# YOUR OBJECTIVE:
Write out, without any change, the lines in the material below that run from the line with "Etno camping Going" through the line with "New Balance 690", both included.

# LISTED ENTRIES:
<<<<

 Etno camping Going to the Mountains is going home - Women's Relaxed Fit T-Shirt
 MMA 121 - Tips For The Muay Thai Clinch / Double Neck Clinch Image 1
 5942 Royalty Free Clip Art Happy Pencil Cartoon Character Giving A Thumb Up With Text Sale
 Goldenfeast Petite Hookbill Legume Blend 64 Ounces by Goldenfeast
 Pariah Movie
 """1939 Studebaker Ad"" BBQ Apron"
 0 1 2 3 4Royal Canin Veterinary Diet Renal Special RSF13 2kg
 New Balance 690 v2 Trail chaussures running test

>>>>
<<<<

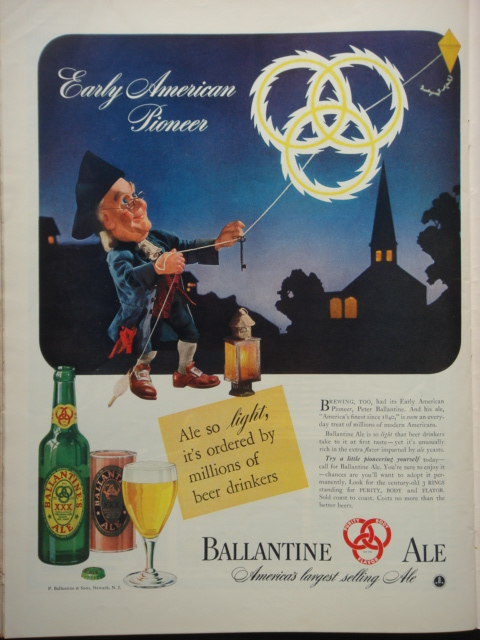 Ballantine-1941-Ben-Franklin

>>>>

# ANSWER TO THIS TASK:
 Etno camping Going to the Mountains is going home - Women's Relaxed Fit T-Shirt
 MMA 121 - Tips For The Muay Thai Clinch / Double Neck Clinch Image 1
 5942 Royalty Free Clip Art Happy Pencil Cartoon Character Giving A Thumb Up With Text Sale
 Goldenfeast Petite Hookbill Legume Blend 64 Ounces by Goldenfeast
 Pariah Movie
 """1939 Studebaker Ad"" BBQ Apron"
 0 1 2 3 4Royal Canin Veterinary Diet Renal Special RSF13 2kg
 New Balance 690 v2 Trail chaussures running test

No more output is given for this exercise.